Sinema defends filibuster in statement criticizing decision to overturn Roe v Wade
Centrist Sen. Kyrsten Sinema (D-Ariz.) released a statement Tuesday pledging her support for abortion rights but gave no indication that she would change her opposition to reforming the Senate’s filibuster rule to pass legislation codifying Roe v. Wade.
Sinema, along with fellow centrist Sen. Joe Manchin (D-W.Va.), voted against an effort by Senate Majority Leader Charles Schumer (D-N.Y.) and other Democratic colleagues in January to weaken the Senate’s filibuster rule to allow voting rights legislation to pass.
Schumer told colleagues Tuesday morning that he plans to bring legislation to the floor to codify the right to an abortion, which the Supreme Court signaled it may overturn in a draft opinion leaked late Monday.
Sinema implied in her statement the Senate’s filibuster rule is important to protecting the rights of women to make their own health decisions, including the right to an abortion.
“Protections in the Senate safeguarding against the erosion of women’s access to health care have been used half-a-dozen times in the past ten years, and are more important now than ever,” she said.
“Throughout my time in Congress, I’ve always supported women’s access to health care, I’m a cosponsor of the Women’s Health Protection Act, and I’ll continue working with anyone to protect women’s ability to make decisions about their futures,” she said.

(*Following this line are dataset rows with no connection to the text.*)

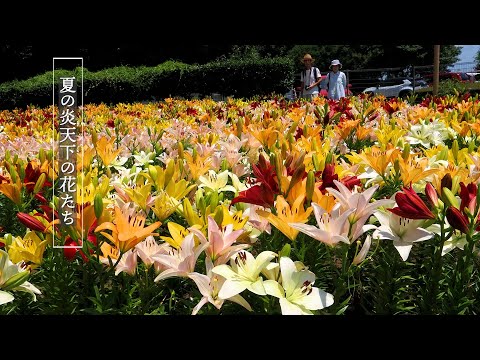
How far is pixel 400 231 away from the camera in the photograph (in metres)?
1.15

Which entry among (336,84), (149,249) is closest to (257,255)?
(149,249)

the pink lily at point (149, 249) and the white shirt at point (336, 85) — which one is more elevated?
the white shirt at point (336, 85)

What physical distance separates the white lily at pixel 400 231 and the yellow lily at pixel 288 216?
171 millimetres

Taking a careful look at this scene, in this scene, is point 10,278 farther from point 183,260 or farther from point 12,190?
point 12,190

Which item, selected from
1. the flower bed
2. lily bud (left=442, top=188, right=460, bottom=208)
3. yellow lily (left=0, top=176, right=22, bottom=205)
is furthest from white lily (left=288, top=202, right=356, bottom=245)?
yellow lily (left=0, top=176, right=22, bottom=205)

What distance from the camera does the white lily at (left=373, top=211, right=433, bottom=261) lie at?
110cm

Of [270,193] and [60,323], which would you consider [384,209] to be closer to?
[270,193]

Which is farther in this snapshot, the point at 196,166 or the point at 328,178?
the point at 196,166

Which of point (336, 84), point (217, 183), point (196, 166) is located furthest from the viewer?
point (336, 84)

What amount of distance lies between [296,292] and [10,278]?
1.93ft

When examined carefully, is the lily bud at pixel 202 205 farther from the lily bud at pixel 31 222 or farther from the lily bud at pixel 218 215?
the lily bud at pixel 31 222

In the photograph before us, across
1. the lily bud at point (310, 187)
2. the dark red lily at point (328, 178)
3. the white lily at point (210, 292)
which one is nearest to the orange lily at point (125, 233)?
the white lily at point (210, 292)

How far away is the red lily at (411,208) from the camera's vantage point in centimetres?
108

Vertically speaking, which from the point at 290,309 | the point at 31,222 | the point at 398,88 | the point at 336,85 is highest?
the point at 336,85
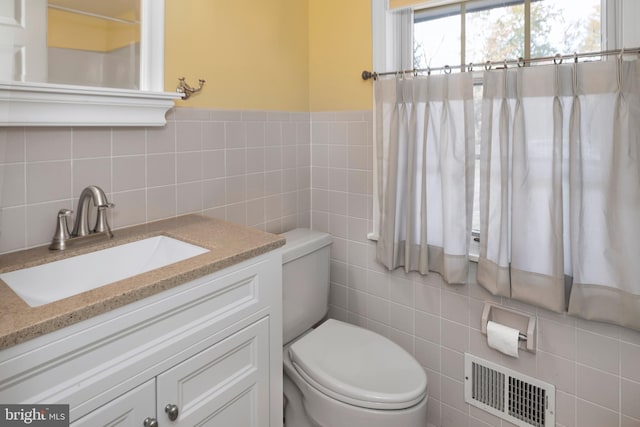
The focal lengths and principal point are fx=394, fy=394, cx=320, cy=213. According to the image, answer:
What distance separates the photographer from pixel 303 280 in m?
1.71

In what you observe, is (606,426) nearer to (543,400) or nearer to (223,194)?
(543,400)

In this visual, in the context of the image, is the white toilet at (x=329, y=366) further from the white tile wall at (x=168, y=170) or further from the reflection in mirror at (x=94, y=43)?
the reflection in mirror at (x=94, y=43)

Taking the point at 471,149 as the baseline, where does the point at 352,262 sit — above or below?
below

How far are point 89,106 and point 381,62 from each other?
1.19m

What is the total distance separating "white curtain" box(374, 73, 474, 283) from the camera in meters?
1.53

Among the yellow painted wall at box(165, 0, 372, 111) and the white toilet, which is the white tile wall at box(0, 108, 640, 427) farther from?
the white toilet

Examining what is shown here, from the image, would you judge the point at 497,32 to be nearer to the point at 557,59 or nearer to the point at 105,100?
the point at 557,59

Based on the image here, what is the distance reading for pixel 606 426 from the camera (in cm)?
134

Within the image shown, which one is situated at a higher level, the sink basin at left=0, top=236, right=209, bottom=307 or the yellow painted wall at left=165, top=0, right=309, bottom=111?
the yellow painted wall at left=165, top=0, right=309, bottom=111

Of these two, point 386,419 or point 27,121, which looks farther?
point 386,419

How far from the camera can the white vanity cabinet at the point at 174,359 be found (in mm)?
748

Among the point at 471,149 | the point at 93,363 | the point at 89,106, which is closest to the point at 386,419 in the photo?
the point at 93,363

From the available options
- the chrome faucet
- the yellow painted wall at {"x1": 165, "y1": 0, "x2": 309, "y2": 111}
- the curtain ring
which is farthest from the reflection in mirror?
the curtain ring

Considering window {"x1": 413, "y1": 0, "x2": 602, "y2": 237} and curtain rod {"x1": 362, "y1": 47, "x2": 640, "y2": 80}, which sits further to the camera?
window {"x1": 413, "y1": 0, "x2": 602, "y2": 237}
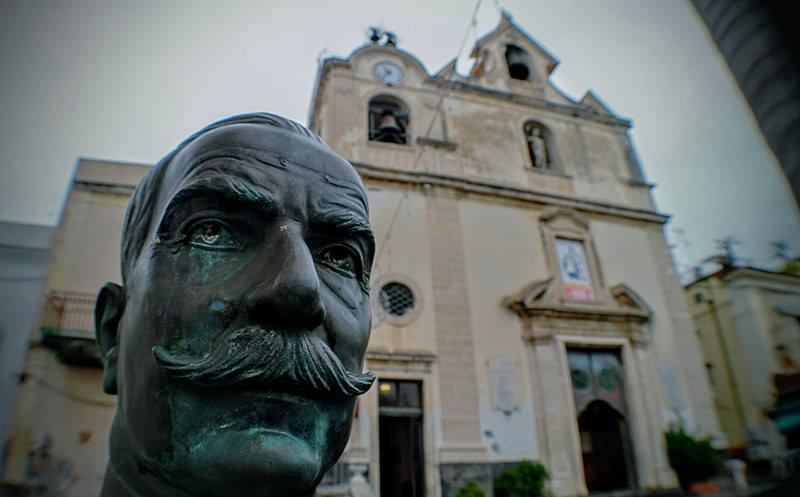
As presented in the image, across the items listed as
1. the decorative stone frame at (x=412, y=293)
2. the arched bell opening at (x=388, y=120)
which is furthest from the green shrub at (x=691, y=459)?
the arched bell opening at (x=388, y=120)

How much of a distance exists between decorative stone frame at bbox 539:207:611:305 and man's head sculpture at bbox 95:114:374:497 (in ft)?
33.5

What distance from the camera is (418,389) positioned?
29.0 feet

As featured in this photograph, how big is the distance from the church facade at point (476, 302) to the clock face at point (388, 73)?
1.8 inches

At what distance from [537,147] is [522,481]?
333 inches

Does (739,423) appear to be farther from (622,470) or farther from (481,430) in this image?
(481,430)

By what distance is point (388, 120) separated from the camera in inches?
433

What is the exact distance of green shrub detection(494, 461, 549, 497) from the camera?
26.6ft

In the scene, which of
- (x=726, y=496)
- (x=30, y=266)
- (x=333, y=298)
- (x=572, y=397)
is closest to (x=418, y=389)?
(x=572, y=397)

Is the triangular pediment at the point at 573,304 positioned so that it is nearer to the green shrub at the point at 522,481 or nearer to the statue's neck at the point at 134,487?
the green shrub at the point at 522,481

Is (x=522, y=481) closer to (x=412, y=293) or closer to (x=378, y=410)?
(x=378, y=410)

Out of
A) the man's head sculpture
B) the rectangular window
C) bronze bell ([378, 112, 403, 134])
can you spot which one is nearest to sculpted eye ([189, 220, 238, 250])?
the man's head sculpture

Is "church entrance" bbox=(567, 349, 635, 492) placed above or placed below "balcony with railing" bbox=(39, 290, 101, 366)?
below

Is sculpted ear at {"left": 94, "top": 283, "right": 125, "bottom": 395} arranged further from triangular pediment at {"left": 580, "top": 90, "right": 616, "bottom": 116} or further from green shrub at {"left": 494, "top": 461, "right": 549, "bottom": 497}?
triangular pediment at {"left": 580, "top": 90, "right": 616, "bottom": 116}

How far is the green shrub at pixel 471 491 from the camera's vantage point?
773cm
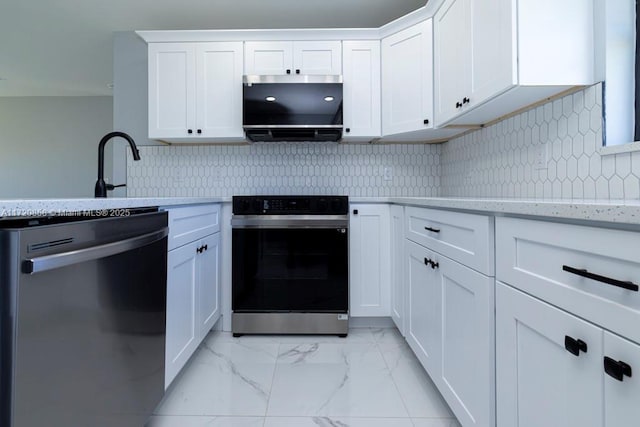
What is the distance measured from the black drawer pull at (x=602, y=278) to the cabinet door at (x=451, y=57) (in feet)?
4.34

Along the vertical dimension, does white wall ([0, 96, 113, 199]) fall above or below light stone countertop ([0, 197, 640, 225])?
above

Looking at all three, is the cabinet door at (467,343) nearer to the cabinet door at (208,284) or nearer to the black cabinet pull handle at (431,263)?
the black cabinet pull handle at (431,263)

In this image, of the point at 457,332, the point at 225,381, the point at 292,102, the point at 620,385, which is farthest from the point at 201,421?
the point at 292,102

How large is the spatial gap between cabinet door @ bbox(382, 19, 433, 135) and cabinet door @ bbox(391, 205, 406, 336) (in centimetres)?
63

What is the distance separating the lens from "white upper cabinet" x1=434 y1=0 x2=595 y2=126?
1.24 meters

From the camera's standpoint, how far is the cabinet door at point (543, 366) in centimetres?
62

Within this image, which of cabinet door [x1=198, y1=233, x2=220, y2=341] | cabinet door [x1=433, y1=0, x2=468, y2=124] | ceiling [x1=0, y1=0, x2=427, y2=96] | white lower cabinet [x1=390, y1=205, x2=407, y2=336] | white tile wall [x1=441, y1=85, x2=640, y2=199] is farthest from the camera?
ceiling [x1=0, y1=0, x2=427, y2=96]

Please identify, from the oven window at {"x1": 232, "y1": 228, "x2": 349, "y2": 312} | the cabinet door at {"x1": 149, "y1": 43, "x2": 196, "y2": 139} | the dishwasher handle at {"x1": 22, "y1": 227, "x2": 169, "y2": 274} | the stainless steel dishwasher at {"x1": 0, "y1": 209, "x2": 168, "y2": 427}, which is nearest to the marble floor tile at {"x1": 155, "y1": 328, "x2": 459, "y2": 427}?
the oven window at {"x1": 232, "y1": 228, "x2": 349, "y2": 312}

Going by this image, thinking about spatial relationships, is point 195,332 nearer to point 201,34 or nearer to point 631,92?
point 201,34

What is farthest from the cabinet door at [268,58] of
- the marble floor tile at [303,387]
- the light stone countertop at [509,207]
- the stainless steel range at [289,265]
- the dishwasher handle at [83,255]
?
the marble floor tile at [303,387]

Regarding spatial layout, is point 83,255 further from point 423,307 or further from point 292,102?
point 292,102

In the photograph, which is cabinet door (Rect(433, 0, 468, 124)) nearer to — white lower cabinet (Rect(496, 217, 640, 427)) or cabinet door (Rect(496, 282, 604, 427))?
white lower cabinet (Rect(496, 217, 640, 427))

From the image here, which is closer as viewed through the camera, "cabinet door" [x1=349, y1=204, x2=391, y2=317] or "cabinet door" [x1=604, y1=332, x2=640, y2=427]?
"cabinet door" [x1=604, y1=332, x2=640, y2=427]

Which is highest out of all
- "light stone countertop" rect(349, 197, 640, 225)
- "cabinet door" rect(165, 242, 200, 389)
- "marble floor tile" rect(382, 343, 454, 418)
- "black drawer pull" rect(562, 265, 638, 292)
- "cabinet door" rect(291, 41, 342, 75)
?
"cabinet door" rect(291, 41, 342, 75)
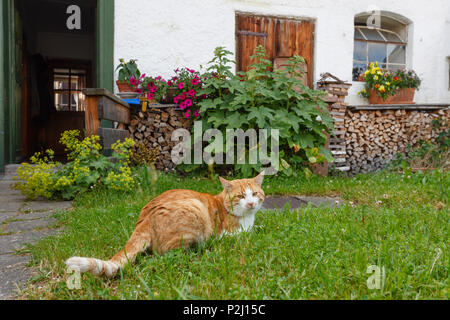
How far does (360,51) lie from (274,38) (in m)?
2.07

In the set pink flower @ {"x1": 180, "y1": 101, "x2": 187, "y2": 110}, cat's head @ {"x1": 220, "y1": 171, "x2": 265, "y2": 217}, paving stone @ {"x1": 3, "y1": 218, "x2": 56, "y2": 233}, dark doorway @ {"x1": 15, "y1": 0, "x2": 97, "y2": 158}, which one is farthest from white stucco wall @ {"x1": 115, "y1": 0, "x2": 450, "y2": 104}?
cat's head @ {"x1": 220, "y1": 171, "x2": 265, "y2": 217}

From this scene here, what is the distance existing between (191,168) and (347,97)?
149 inches

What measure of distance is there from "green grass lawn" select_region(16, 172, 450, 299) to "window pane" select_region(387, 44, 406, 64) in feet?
18.8

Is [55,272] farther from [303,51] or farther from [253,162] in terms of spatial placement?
[303,51]

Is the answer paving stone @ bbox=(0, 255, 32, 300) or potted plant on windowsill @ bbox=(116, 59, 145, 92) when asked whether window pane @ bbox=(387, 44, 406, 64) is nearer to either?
potted plant on windowsill @ bbox=(116, 59, 145, 92)

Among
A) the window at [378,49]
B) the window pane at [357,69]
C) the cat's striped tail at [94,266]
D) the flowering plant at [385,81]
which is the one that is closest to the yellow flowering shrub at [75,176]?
the cat's striped tail at [94,266]

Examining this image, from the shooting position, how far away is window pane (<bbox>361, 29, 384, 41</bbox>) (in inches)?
282

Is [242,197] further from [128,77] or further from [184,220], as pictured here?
[128,77]

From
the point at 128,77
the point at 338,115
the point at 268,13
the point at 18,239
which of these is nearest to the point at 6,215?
the point at 18,239

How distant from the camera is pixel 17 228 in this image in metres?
2.39

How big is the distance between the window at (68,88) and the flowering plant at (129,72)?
399 centimetres

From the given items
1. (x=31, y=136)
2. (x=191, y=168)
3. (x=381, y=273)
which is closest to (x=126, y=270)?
(x=381, y=273)

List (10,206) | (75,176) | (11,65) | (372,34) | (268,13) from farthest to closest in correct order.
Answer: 1. (372,34)
2. (268,13)
3. (11,65)
4. (75,176)
5. (10,206)

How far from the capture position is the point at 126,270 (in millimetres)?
1429
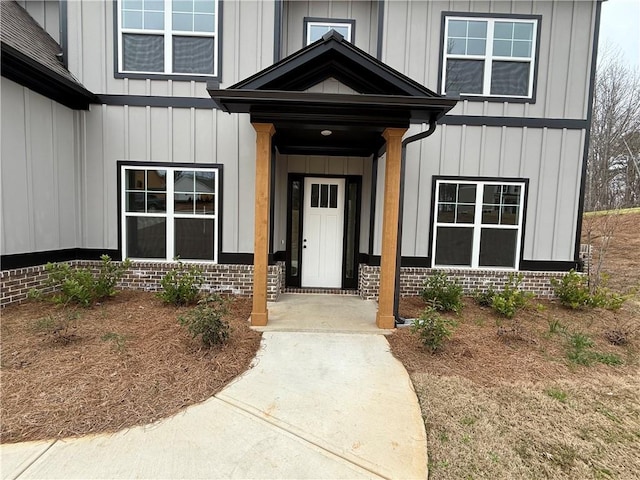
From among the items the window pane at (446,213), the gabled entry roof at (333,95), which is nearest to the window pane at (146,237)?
the gabled entry roof at (333,95)

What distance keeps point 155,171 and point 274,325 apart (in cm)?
394

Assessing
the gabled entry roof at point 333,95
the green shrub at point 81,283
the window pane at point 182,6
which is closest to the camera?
the gabled entry roof at point 333,95

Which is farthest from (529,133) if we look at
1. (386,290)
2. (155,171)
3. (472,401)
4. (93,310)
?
(93,310)

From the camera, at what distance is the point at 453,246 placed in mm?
6711

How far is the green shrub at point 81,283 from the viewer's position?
5.15 metres

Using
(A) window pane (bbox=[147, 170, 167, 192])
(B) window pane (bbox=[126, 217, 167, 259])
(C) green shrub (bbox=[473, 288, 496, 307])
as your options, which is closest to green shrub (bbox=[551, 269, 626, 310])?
(C) green shrub (bbox=[473, 288, 496, 307])

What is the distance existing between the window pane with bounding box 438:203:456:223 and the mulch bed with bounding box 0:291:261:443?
440cm

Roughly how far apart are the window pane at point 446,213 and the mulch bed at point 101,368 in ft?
14.4

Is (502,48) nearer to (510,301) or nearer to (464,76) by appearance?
(464,76)

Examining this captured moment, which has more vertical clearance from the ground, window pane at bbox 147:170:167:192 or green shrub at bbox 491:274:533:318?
window pane at bbox 147:170:167:192

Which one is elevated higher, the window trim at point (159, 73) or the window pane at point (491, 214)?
the window trim at point (159, 73)

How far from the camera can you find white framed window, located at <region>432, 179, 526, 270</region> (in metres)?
6.57

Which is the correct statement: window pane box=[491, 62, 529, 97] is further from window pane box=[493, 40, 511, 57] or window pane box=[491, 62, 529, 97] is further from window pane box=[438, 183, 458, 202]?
window pane box=[438, 183, 458, 202]

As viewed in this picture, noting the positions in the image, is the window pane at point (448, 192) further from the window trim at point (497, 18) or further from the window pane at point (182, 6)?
the window pane at point (182, 6)
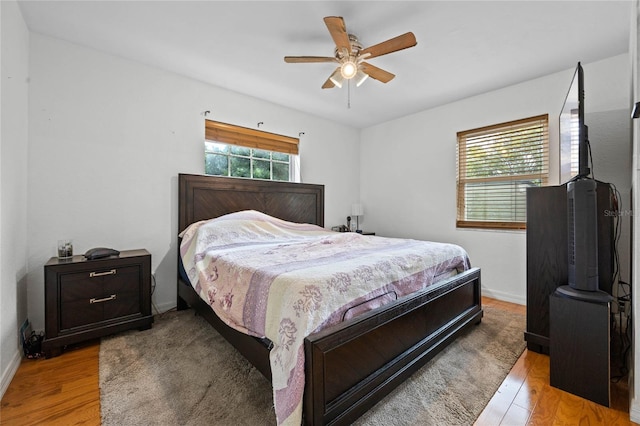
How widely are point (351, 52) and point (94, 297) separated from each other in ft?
9.47

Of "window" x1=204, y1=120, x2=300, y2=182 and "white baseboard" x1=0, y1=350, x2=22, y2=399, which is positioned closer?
"white baseboard" x1=0, y1=350, x2=22, y2=399

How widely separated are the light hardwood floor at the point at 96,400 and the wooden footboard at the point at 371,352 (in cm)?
45

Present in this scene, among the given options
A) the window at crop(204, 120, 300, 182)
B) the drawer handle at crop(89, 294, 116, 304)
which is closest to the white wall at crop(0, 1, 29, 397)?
the drawer handle at crop(89, 294, 116, 304)

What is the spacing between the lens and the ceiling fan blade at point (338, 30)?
1789mm

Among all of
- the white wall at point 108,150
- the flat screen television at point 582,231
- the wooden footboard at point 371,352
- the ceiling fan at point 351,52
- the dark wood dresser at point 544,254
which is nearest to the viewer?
the wooden footboard at point 371,352

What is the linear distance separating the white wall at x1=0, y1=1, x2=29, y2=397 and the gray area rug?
0.57 m

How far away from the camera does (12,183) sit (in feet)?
6.24

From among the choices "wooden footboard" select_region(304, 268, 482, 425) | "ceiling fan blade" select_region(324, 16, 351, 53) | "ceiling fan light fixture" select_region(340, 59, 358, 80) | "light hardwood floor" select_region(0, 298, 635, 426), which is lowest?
"light hardwood floor" select_region(0, 298, 635, 426)

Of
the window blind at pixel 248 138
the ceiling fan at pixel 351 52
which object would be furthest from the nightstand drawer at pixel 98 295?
the ceiling fan at pixel 351 52

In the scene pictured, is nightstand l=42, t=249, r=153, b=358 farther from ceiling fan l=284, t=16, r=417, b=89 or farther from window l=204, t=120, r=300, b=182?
ceiling fan l=284, t=16, r=417, b=89

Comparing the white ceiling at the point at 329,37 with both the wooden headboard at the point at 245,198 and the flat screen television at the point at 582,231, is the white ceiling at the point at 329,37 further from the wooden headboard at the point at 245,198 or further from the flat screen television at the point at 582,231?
the wooden headboard at the point at 245,198

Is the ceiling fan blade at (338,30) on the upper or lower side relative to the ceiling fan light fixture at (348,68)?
upper

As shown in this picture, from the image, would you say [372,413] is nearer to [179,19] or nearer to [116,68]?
[179,19]

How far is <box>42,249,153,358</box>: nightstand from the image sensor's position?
79.7 inches
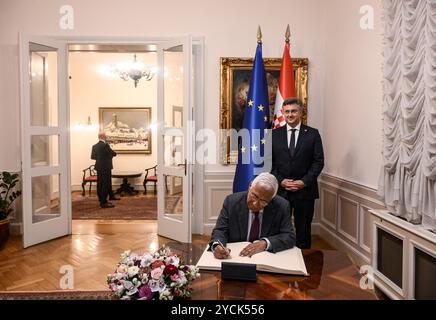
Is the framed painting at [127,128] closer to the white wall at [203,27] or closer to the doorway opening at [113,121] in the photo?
the doorway opening at [113,121]

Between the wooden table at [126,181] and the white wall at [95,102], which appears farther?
the white wall at [95,102]

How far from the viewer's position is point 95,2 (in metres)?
5.13

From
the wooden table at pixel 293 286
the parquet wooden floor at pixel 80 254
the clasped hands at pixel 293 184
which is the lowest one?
the parquet wooden floor at pixel 80 254

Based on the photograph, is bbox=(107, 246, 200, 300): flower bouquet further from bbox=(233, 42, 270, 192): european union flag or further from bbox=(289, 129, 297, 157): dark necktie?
bbox=(233, 42, 270, 192): european union flag

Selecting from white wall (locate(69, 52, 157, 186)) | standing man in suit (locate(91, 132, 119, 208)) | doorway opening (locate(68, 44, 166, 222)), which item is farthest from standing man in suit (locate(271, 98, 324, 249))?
white wall (locate(69, 52, 157, 186))

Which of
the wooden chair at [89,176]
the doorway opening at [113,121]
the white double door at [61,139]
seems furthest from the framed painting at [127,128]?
the white double door at [61,139]

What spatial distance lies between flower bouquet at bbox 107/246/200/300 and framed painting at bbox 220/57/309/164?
385 centimetres

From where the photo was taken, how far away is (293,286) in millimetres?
1514

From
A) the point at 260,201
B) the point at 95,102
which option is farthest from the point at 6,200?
the point at 95,102

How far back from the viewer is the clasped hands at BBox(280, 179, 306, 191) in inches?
145

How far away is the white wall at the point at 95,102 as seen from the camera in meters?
9.83

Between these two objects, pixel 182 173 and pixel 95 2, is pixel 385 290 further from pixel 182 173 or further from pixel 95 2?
pixel 95 2

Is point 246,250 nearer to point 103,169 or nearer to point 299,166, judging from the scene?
point 299,166

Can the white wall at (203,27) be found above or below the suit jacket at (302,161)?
above
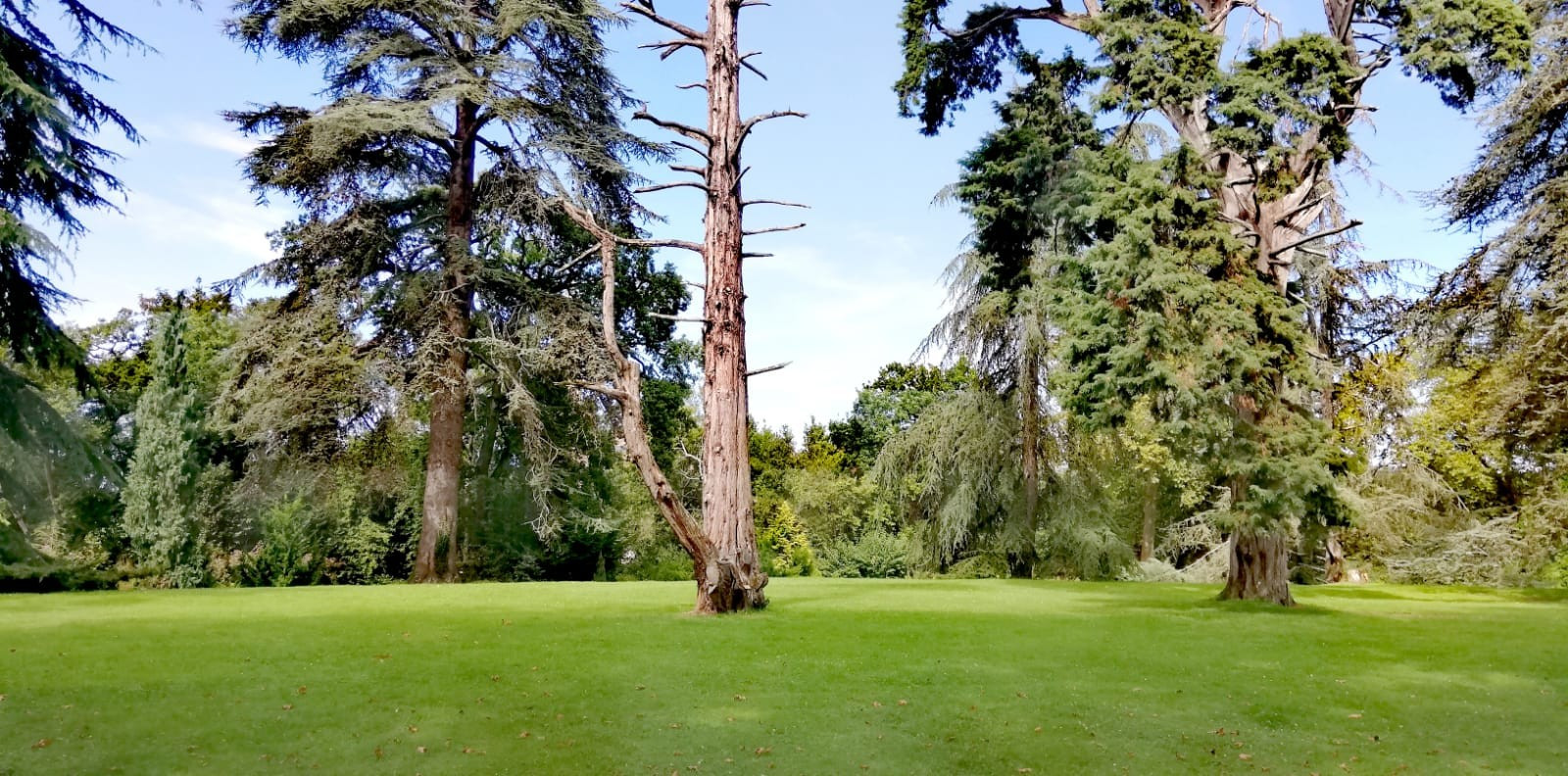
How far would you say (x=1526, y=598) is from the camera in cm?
1781

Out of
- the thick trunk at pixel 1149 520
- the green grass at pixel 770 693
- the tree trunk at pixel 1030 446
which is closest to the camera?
the green grass at pixel 770 693

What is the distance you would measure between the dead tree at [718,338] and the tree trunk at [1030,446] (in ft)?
36.2

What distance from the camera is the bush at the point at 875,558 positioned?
86.4 feet

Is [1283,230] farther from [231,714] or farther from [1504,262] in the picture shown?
[231,714]

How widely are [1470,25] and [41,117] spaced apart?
16.7 m

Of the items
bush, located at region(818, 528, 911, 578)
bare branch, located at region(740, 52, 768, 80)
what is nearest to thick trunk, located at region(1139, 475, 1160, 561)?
bush, located at region(818, 528, 911, 578)

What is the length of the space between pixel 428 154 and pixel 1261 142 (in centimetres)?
1845

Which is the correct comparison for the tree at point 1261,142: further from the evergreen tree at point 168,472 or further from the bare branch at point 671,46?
the evergreen tree at point 168,472

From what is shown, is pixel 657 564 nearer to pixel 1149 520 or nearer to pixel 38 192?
pixel 1149 520

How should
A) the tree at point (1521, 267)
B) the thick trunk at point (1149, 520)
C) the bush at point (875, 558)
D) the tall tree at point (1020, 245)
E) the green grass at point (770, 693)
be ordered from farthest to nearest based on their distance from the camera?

Sinema voted in February for the Women’s Health Protection Act, a bill to protect a woman’s ability to decide whether to end a pregnancy.
The bill, which the House passed last year, failed in the Senate by a vote of 46-48, with Manchin voting against it.
Sinema, in her statement Tuesday, said “a woman’s health care choices should be between her, her family, and her doctor.”
“Overturning Roe v. Wade endangers the health and wellbeing of women in Arizona and across America,” she said.
She and Manchin voted with all 50 Republicans on Jan. 19 to defeat a narrowly tailored proposal to get rid of the 60-vote threshold for the sake of passing voting rights legislation.